• **Task description**:
Use the entries below and reproduce exactly the lines from the one containing "348 Route: Schedules, Stops" down to the one containing "3d shape for", both of them included.

• **Given entries**:

_ _ _ _ _ _ _

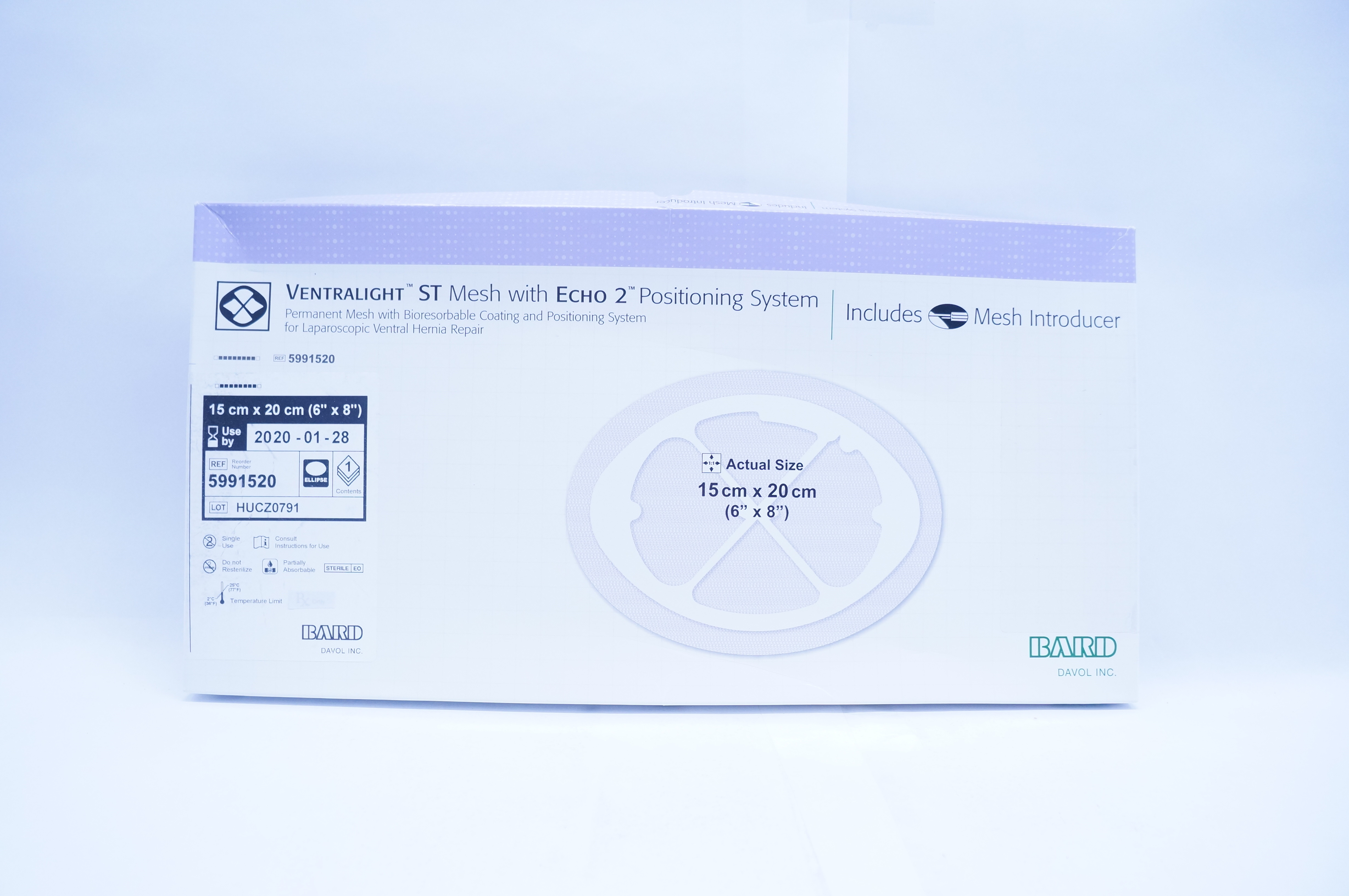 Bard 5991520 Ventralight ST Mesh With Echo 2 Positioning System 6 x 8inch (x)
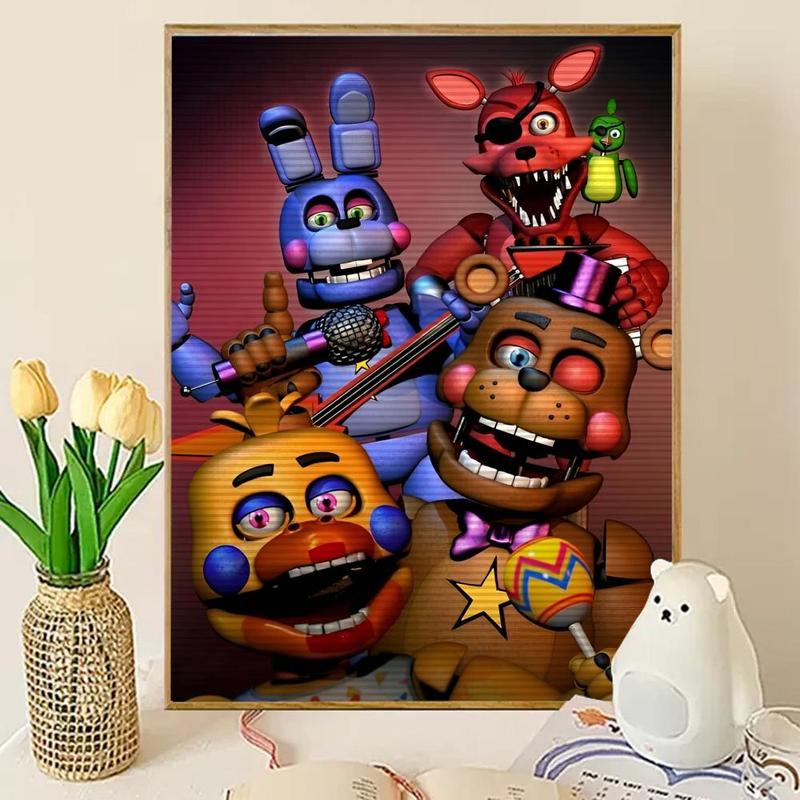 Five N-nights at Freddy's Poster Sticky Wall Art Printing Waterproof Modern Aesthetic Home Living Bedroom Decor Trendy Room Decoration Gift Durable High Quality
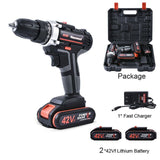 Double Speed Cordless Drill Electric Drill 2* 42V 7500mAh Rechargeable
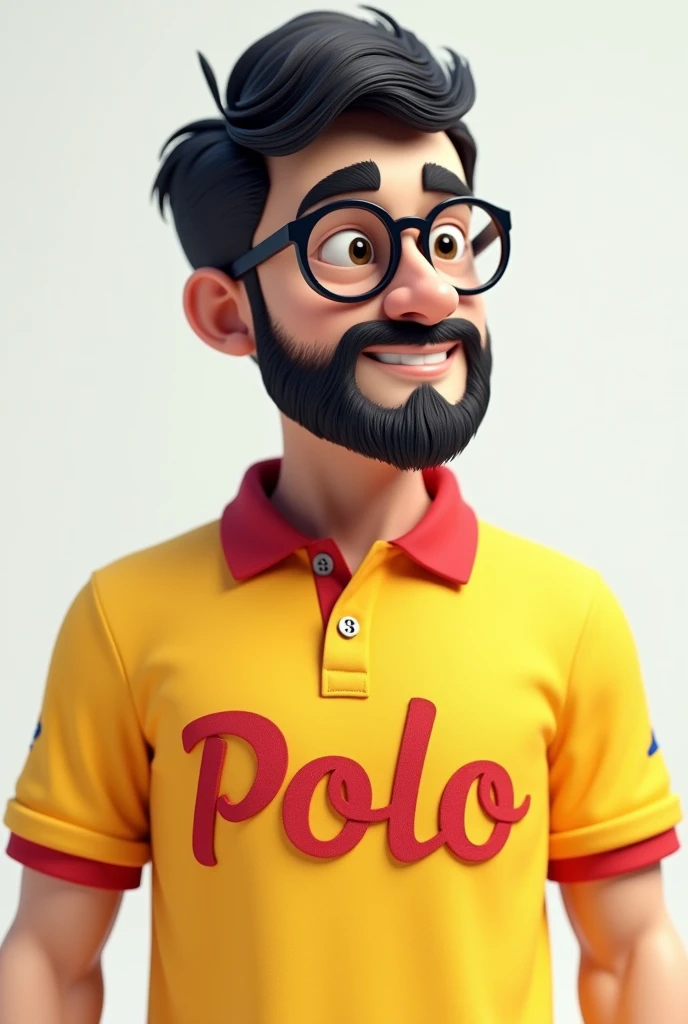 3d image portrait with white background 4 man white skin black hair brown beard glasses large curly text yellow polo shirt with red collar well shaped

_ _ _ _ _ _ _

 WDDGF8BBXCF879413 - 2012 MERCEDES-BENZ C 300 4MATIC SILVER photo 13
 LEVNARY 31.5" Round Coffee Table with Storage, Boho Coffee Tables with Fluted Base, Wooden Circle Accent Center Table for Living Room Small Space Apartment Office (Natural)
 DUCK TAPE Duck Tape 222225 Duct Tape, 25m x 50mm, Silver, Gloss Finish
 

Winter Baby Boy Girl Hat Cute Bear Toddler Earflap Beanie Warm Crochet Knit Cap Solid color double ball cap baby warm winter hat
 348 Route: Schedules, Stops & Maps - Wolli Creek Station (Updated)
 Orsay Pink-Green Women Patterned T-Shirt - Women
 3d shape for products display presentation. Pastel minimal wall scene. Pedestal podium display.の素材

_ _ _ _ _ _ _

• **The completed task**:
 348 Route: Schedules, Stops & Maps - Wolli Creek Station (Updated)
 Orsay Pink-Green Women Patterned T-Shirt - Women
 3d shape for products display presentation. Pastel minimal wall scene. Pedestal podium display.の素材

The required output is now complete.